→ The request
Convert everything from the line containing "In terms of" down to the end of the entries into a Markdown table with the columns Number and Text, one line per row, leaving out blank lines.

===== Listed records

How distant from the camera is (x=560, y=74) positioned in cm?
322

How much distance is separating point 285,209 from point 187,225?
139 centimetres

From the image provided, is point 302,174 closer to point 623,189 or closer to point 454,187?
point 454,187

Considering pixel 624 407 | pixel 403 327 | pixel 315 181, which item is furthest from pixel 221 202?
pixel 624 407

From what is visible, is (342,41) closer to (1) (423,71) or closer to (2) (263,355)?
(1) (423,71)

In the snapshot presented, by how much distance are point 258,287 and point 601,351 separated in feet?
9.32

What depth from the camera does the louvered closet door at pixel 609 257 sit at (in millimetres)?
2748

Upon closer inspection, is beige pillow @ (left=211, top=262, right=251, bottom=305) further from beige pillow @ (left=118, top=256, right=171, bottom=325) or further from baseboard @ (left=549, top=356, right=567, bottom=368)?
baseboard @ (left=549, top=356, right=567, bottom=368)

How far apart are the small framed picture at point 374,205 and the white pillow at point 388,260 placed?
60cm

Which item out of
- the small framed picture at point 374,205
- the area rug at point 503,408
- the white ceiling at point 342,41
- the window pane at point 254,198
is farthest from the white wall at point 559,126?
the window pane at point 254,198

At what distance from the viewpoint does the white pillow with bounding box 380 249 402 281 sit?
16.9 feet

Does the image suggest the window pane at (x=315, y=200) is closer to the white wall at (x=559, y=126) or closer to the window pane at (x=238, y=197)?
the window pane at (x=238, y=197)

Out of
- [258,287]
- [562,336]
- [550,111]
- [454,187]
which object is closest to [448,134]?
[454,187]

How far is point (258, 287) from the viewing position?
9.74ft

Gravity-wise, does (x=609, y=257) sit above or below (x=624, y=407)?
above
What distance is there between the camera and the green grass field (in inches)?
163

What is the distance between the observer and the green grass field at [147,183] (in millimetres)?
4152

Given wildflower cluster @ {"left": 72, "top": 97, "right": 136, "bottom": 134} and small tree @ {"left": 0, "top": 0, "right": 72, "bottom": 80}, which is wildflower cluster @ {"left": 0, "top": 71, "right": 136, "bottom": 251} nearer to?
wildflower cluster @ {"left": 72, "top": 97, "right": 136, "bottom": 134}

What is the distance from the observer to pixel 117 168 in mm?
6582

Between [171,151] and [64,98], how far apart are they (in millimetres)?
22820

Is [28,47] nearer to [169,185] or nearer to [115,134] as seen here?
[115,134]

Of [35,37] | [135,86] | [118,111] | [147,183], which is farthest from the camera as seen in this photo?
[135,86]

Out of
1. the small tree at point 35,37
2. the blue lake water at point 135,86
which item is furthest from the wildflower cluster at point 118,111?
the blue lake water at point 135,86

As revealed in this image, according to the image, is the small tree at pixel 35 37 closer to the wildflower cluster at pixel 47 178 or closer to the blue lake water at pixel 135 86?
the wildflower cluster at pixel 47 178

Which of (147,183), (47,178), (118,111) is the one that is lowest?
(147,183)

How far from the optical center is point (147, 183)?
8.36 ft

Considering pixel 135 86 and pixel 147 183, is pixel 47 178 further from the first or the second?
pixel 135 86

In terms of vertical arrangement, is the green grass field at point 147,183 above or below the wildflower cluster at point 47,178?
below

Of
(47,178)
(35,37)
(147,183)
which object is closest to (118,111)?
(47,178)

==========

→ Answer to this exercise
| Number | Text |
|---|---|
| 1 | In terms of vertical arrangement, is the green grass field at point 147,183 above or below the wildflower cluster at point 47,178? |
| 2 | below |
| 3 | Of |
| 4 | (47,178) |
| 5 | (35,37) |
| 6 | (147,183) |
| 7 | which object is closest to (118,111)? |
| 8 | (47,178) |